To do: Reproduce each record below exactly as written.

━━━━━ Entries shown

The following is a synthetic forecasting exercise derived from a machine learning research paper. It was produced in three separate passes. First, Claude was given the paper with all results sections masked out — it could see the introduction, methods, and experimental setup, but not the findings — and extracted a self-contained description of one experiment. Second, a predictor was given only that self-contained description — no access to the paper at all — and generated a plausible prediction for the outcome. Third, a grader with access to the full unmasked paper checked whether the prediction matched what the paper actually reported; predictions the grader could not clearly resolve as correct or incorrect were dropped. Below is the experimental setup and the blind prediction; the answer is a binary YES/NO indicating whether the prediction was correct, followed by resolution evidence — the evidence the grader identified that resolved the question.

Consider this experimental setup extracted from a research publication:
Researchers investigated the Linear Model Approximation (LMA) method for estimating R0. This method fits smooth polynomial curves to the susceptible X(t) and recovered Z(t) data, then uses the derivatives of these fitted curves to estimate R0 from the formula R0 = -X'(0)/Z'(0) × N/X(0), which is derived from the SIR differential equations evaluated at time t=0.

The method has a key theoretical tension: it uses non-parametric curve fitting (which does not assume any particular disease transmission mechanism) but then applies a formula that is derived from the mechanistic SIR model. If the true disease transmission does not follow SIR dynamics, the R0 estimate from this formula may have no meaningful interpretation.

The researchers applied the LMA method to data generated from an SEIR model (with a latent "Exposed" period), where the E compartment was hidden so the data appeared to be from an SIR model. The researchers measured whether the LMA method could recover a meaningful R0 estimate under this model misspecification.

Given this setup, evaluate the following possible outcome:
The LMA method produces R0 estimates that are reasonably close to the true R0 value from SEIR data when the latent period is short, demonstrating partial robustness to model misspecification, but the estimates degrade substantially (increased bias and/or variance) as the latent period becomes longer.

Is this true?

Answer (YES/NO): NO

━━━━━━━━━━

Exercise solution:
The following is a synthetic forecasting exercise derived from a machine learning research paper. It was produced in three separate passes. First, Claude was given the paper with all results sections masked out — it could see the introduction, methods, and experimental setup, but not the findings — and extracted a self-contained description of one experiment. Second, a predictor was given only that self-contained description — no access to the paper at all — and generated a plausible prediction for the outcome. Third, a grader with access to the full unmasked paper checked whether the prediction matched what the paper actually reported; predictions the grader could not clearly resolve as correct or incorrect were dropped. Below is the experimental setup and the blind prediction; the answer is a binary YES/NO indicating whether the prediction was correct, followed by resolution evidence — the evidence the grader identified that resolved the question.

Consider this experimental setup extracted from a research publication:
Researchers investigated the Linear Model Approximation (LMA) method for estimating R0. This method fits smooth polynomial curves to the susceptible X(t) and recovered Z(t) data, then uses the derivatives of these fitted curves to estimate R0 from the formula R0 = -X'(0)/Z'(0) × N/X(0), which is derived from the SIR differential equations evaluated at time t=0.

The method has a key theoretical tension: it uses non-parametric curve fitting (which does not assume any particular disease transmission mechanism) but then applies a formula that is derived from the mechanistic SIR model. If the true disease transmission does not follow SIR dynamics, the R0 estimate from this formula may have no meaningful interpretation.

The researchers applied the LMA method to data generated from an SEIR model (with a latent "Exposed" period), where the E compartment was hidden so the data appeared to be from an SIR model. The researchers measured whether the LMA method could recover a meaningful R0 estimate under this model misspecification.

Given this setup, evaluate the following possible outcome:
The LMA method produces R0 estimates that are reasonably close to the true R0 value from SEIR data when the latent period is short, demonstrating partial robustness to model misspecification, but the estimates degrade substantially (increased bias and/or variance) as the latent period becomes longer.

Is this true?

Answer (YES/NO): NO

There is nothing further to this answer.